▶ [Written problem] Below are records; reproduce exactly the lines from the one containing "Judging by this" through the end, both included, and only those.
------ Data provided
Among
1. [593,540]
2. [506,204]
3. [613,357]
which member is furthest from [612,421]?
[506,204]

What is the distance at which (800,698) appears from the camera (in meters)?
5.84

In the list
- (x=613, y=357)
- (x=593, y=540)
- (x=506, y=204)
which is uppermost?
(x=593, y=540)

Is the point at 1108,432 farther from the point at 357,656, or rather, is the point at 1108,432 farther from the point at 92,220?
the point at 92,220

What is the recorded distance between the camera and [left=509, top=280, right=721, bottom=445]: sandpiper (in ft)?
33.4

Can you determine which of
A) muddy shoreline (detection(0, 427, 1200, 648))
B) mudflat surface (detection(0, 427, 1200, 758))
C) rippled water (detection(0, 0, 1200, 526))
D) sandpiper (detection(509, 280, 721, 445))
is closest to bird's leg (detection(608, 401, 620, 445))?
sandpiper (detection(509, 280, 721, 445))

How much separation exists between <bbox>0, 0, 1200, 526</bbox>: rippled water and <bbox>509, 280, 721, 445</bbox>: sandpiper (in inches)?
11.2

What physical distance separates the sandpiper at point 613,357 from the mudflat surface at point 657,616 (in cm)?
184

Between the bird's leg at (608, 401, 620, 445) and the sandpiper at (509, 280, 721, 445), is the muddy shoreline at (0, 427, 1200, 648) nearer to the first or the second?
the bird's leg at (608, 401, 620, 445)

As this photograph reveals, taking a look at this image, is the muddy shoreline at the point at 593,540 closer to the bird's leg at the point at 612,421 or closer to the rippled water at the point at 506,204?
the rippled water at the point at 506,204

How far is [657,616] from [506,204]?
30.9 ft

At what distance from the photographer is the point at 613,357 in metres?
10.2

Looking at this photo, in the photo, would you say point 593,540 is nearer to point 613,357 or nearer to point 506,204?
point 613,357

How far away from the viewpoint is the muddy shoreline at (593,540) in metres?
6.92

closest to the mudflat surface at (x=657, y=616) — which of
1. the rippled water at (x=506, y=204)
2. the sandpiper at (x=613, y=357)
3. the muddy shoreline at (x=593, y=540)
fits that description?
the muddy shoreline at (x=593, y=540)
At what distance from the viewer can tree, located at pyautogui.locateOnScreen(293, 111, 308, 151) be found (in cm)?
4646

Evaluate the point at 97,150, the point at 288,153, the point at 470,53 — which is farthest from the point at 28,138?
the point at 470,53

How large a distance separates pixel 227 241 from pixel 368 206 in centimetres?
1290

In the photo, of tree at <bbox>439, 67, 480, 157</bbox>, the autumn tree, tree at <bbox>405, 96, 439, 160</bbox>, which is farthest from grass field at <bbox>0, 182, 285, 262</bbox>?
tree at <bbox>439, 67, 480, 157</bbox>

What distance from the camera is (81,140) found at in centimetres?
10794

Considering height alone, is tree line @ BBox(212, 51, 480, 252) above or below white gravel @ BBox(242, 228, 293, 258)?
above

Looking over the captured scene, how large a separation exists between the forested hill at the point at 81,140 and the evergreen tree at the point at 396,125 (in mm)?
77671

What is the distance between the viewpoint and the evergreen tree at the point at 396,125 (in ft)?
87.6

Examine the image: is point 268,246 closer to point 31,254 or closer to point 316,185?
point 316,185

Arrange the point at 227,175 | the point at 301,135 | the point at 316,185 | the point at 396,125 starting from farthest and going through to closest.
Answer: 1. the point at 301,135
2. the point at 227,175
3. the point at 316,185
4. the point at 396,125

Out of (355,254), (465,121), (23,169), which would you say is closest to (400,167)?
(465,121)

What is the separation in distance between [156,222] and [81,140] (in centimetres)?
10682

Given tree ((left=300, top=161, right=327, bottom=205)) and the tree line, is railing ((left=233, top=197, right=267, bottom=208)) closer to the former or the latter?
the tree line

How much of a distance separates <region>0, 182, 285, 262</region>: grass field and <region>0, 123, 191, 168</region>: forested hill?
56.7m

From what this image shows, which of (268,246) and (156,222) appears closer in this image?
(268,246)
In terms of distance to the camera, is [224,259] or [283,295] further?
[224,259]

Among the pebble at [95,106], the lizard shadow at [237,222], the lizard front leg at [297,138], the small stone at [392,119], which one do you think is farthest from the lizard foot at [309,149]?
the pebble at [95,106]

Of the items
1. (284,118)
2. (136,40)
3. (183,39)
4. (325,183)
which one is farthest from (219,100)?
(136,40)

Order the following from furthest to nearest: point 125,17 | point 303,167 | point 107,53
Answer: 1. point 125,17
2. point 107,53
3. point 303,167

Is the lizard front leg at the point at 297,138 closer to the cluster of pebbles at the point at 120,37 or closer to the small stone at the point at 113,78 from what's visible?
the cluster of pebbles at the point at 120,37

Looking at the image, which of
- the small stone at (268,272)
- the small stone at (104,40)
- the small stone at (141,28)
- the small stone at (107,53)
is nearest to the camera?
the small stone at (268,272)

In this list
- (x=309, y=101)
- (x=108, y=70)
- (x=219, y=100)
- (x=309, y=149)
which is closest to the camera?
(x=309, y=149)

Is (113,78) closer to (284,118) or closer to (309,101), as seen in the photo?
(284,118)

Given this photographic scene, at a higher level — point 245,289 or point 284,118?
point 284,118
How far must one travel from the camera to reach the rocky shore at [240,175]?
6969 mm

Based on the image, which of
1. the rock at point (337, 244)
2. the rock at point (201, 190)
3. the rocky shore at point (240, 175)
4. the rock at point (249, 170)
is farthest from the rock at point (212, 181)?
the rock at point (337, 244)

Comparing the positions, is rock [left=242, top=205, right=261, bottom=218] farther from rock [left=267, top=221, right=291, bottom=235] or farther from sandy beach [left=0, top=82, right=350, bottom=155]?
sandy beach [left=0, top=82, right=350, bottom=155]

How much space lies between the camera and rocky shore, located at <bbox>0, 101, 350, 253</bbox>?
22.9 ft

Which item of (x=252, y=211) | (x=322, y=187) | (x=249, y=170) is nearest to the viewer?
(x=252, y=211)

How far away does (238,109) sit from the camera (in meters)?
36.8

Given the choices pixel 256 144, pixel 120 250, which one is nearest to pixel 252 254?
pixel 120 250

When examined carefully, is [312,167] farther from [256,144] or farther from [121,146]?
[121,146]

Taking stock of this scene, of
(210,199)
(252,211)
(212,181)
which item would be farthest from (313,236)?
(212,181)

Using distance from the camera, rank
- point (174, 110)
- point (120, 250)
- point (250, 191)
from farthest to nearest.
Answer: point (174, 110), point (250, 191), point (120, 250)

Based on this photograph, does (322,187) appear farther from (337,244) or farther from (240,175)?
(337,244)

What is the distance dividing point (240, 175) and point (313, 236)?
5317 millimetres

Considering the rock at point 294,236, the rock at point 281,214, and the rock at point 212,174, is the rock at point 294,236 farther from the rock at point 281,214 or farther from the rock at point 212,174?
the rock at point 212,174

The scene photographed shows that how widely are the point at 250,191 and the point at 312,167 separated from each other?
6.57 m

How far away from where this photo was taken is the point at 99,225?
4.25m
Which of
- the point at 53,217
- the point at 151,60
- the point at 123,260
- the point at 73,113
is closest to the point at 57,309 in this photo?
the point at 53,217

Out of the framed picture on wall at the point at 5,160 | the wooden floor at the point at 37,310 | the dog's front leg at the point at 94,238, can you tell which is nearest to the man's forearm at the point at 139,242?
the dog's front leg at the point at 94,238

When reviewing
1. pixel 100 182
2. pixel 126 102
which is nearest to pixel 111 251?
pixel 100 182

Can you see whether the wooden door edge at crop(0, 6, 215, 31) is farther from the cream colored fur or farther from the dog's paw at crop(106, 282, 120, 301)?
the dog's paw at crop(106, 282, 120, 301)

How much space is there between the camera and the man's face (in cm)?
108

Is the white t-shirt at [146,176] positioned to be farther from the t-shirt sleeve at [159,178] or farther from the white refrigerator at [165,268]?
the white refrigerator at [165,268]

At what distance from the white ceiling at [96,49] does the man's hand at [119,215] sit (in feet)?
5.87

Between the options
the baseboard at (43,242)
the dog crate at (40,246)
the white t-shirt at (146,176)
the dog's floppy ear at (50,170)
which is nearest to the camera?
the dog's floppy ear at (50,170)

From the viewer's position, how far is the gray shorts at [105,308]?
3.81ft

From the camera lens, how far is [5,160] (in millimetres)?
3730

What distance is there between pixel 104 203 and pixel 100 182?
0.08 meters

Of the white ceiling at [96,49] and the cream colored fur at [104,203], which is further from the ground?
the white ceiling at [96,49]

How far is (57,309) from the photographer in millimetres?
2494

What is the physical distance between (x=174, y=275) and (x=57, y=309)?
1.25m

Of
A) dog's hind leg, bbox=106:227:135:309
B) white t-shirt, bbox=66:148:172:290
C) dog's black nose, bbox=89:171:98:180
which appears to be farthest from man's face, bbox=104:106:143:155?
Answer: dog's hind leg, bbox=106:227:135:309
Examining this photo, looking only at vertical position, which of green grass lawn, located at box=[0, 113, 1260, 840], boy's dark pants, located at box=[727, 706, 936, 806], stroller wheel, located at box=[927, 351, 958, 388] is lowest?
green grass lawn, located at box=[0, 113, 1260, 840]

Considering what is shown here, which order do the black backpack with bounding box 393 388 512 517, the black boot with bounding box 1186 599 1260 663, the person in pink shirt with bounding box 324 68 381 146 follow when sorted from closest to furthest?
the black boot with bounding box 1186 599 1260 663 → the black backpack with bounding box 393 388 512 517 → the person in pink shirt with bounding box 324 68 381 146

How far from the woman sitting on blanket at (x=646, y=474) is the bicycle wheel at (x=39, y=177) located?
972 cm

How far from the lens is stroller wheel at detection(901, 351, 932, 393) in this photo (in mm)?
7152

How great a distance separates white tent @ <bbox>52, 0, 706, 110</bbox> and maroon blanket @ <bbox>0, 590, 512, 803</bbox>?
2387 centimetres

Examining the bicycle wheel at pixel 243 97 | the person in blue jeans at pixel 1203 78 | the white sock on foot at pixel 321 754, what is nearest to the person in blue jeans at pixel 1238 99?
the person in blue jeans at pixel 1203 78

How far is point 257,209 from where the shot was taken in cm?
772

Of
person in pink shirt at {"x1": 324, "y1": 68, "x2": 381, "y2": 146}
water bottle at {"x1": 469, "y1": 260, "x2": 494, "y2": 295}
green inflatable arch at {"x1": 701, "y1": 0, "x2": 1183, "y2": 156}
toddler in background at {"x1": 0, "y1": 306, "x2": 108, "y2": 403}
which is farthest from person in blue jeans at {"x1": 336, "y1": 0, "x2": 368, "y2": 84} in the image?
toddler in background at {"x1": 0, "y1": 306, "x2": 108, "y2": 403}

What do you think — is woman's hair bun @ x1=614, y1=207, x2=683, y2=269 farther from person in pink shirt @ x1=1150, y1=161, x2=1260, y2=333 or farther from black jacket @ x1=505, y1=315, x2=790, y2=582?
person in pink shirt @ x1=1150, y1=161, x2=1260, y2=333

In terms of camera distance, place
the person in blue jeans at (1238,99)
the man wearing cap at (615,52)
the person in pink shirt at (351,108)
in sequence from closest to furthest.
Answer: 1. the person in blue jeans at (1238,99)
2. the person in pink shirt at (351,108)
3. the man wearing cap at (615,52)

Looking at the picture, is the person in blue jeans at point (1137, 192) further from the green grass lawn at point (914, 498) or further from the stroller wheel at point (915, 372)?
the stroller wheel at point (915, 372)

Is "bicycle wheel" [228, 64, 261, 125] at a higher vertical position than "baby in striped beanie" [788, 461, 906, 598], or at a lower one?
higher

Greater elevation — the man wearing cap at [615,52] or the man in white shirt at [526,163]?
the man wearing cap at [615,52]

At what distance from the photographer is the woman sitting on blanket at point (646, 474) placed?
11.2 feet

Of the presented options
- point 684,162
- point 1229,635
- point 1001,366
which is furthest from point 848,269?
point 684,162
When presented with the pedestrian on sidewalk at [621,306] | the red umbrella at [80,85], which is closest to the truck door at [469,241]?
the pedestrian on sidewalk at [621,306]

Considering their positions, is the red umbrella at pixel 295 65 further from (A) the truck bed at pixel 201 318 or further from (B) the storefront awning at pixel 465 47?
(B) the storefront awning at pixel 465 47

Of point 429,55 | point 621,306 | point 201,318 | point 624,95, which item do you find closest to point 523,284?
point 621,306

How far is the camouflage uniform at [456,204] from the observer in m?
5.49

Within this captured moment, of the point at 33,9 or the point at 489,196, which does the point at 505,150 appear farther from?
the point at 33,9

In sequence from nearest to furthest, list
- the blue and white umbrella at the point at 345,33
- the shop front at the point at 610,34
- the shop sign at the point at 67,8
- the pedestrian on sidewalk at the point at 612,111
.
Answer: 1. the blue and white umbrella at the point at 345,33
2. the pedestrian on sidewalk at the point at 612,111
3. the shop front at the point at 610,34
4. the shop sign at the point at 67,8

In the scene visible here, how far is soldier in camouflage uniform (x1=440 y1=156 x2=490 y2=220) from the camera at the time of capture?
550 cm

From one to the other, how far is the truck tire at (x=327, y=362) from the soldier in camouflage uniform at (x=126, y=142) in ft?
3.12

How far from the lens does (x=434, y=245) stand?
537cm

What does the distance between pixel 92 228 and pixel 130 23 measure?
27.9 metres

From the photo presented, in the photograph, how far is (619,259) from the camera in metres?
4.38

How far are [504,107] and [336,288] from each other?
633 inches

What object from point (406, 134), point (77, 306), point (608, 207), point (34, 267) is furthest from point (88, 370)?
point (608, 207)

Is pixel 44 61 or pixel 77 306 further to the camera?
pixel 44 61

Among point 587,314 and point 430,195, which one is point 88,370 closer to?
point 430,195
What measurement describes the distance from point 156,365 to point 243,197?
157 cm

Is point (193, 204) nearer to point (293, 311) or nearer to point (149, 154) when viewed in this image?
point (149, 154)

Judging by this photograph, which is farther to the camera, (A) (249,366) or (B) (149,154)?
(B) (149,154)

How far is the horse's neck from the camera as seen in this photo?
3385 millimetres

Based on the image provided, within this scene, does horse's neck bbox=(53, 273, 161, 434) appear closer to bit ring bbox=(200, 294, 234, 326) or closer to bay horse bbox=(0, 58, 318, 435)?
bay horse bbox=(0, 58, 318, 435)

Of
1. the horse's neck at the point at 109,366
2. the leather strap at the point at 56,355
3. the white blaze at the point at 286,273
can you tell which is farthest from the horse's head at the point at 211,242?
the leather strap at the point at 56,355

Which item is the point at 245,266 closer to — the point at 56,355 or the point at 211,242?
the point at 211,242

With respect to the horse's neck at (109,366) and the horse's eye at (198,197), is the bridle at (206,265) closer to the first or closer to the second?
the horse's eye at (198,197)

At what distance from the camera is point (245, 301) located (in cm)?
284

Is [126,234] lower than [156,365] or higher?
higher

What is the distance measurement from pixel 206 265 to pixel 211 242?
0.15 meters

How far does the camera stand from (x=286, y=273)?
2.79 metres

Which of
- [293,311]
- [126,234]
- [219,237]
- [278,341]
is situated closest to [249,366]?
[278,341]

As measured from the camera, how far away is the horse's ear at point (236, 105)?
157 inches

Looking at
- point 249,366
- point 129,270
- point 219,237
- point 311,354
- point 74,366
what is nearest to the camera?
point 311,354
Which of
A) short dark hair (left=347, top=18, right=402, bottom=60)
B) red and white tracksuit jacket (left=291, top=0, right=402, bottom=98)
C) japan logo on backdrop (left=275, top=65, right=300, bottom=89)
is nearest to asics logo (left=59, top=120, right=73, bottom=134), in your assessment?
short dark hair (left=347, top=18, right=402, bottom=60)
------------
▶ [Complete response]
Judging by this photograph, which is farther to the camera, (A) (249,366) or (B) (149,154)?
(B) (149,154)

How far is the horse's neck from the camera as seen in this photo?
3385 millimetres

Based on the image provided, within this scene, does horse's neck bbox=(53, 273, 161, 434) appear closer to bit ring bbox=(200, 294, 234, 326) or closer to bay horse bbox=(0, 58, 318, 435)?
bay horse bbox=(0, 58, 318, 435)

Of
1. the horse's neck at the point at 109,366
2. the leather strap at the point at 56,355
3. the white blaze at the point at 286,273
can you tell which is farthest from the horse's head at the point at 211,242?
the leather strap at the point at 56,355

Which item is the point at 245,266 closer to — the point at 56,355 or the point at 211,242?
the point at 211,242

With respect to the horse's neck at (109,366) and the horse's eye at (198,197), is the bridle at (206,265) closer to the first or closer to the second?
the horse's eye at (198,197)

At what distance from the camera is point (245, 301) located (in cm)?
284

Is [126,234] lower than [156,365] or higher?
higher

What is the distance measurement from pixel 206 265 to pixel 211 242?
0.15 meters

How far does the camera stand from (x=286, y=273)?
2.79 metres

Which of
- [293,311]
- [126,234]
- [219,237]
- [278,341]
is situated closest to [249,366]?
[278,341]

As measured from the camera, how far away is the horse's ear at point (236, 105)?
157 inches

Looking at
- point 249,366
- point 129,270
- point 219,237
- point 311,354
- point 74,366
what is nearest to the camera?
point 311,354
Which of
A) short dark hair (left=347, top=18, right=402, bottom=60)
B) red and white tracksuit jacket (left=291, top=0, right=402, bottom=98)
C) japan logo on backdrop (left=275, top=65, right=300, bottom=89)
is nearest to asics logo (left=59, top=120, right=73, bottom=134), in your assessment?
short dark hair (left=347, top=18, right=402, bottom=60)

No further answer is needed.